Under both the VSD Policy and CEP, “aggravating factors” can result in a resolution less favorable than the presumed NPA and declination, respectively, even if the company has voluntarily disclosed, fully cooperated, and remediated. Both policies retain a common set of aggravating factors: senior executive involvement in the criminal activity; earning of significant profits; pervasiveness of the activity throughout the company; and recidivism with regard to this type of criminal activity.[13] The VSD Policy, however, reflecting DOJ’s view of the seriousness of criminal export controls and sanctions violations, includes additional aggravating factors:

  • The exports in question included items controlled for nuclear nonproliferation or missile technology reasons to a proliferator country;
  • The exports in question included items known to be used in the construction of weapons of mass destruction;
  • The end-user was a Foreign Terrorist Organization (FTO) or Specially Designated Global Terrorist (SDGT);
  • Exports of military items to a hostile foreign power;
  • Repeated violations, including similar administrative or criminal violations in the past; and
  • Knowing involvement of upper management in the criminal conduct.[14]
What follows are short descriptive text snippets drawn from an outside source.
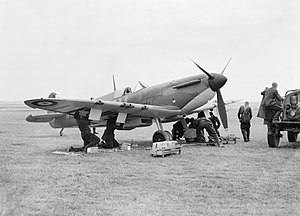 RAF Fowlmere - A Supermarine Spitfire Mk 1 of No. 19 Squadron RAF being re-armed between sorties at Fowlmere, near Duxford, September 1940.
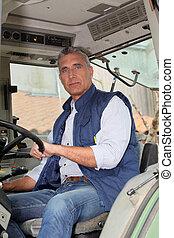 portrait of a farmer in tractor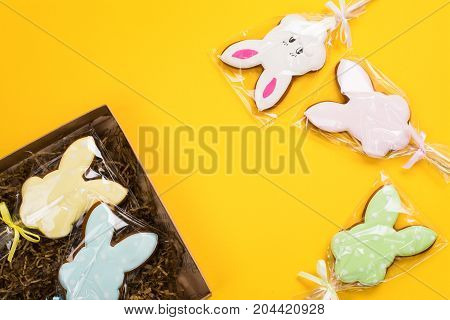 Easter cookies over yellow background. Funny bunnies. Space for text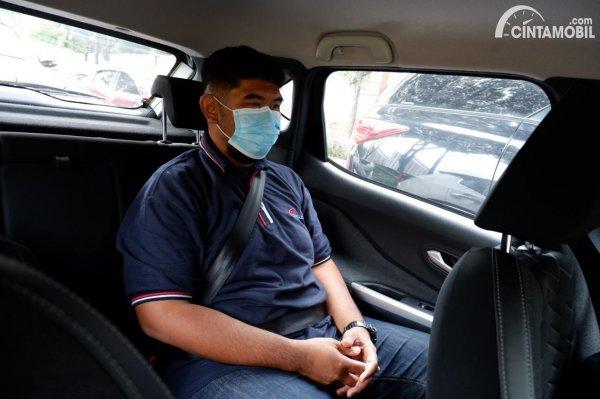 Foto tester tim Cintamobil.com sedang duduk di kursi belakang Nissan Magnite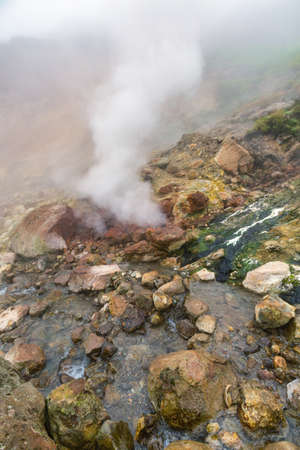 Exciting view of volcanic landscape, erupting fumarole, aggressive hot spring, gas-steam activity in crater of active volcano. Dramatic mount landscape, travel destinations for active vacation, hike.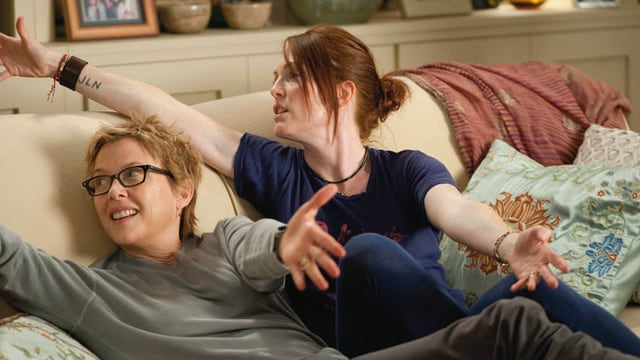 Zwei Frauen räkeln sich mit ausgebreiteten Armen auf einem Sofa.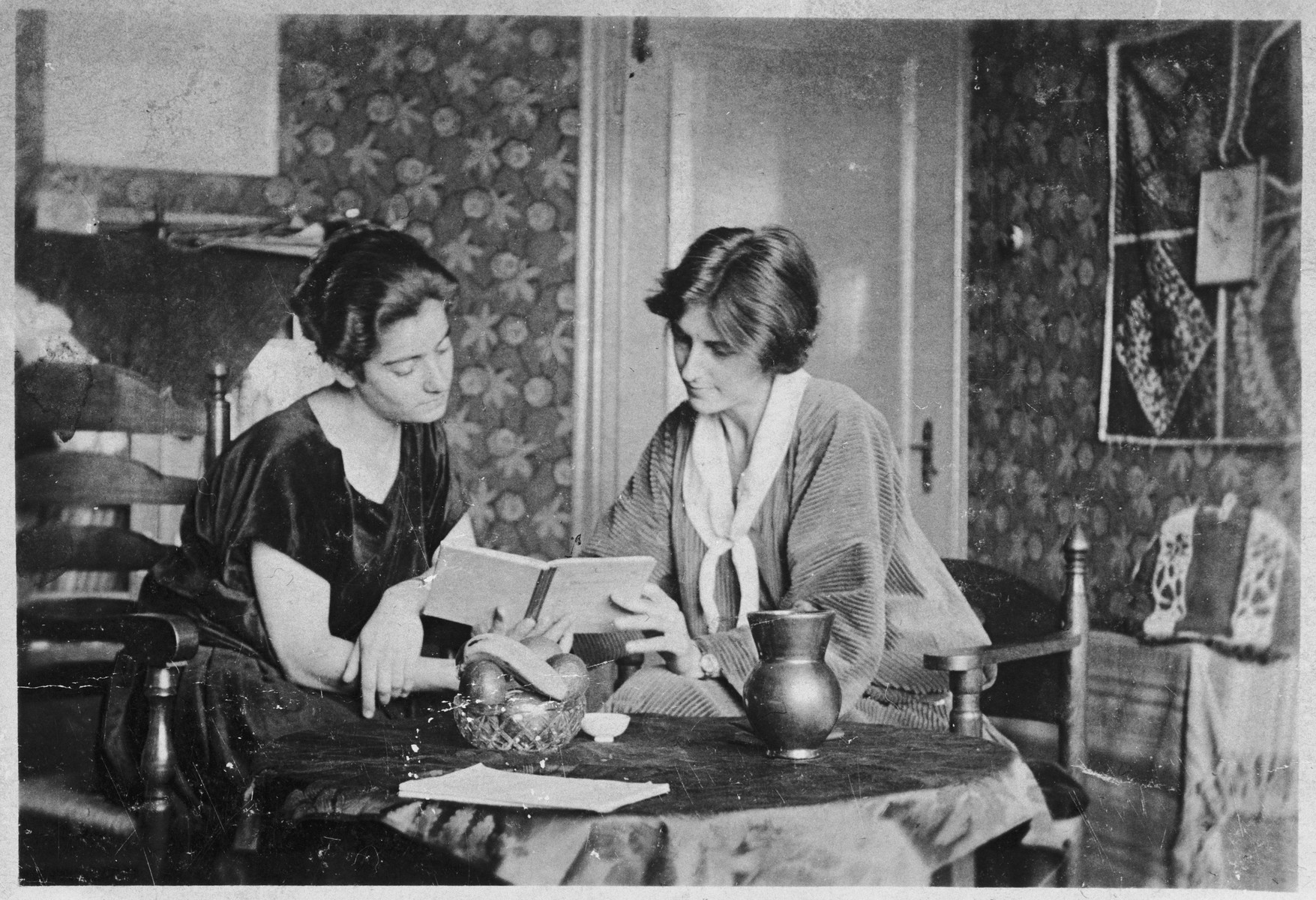 Frieda Belinfante sits at a table with her partner in their home at Hendrik Jacobszstraat in Amsterdam.   Henriette Bosmans, a well-known composer and pianist, was the partner of Frieda Belinfante for seven years.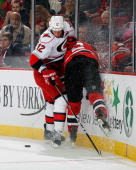 Eric Staal of the Carolina Hurricanes checks Andy Greene of the New Jersey Devils into the boards during the game at the Prudential Center on...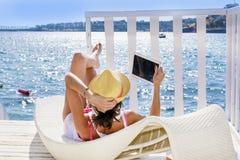 Портрет красивой молодой женщины лежа на sunbed с таблеткой в руке Стоковые Фотографии RF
The VSD Policy is also very specific in that it applies only to voluntary disclosures made by companies to CES and not to any other section, division, or regulatory agency which may have jurisdiction over the conduct, including the Treasury Department’s Office of Foreign Assets Control (“OFAC”), the Commerce Department’s Bureau of Industry and Security (“BIS”), and the Directorate of Defense Trade Controls (“DDTC”). Interestingly, the VSD Policy makes clear that in assessing a company’s compliance program, NSD will coordinate with the applicable regulatory agencies to ensure a common approach to compliance—now a prerequisite as more regulatory agencies adopt their own compliance program standards and regulatory guidance (see, for example, OFAC’s Framework for Corporate Compliance Commitments, released May 2, 2019).[15]

Analysis and Open Questions

We view DOJ’s efforts to provide more, and more transparent, guidance to the corporate user community on its disclosure, cooperation, and remediation expectations in investigations and enforcement actions as a constructive development.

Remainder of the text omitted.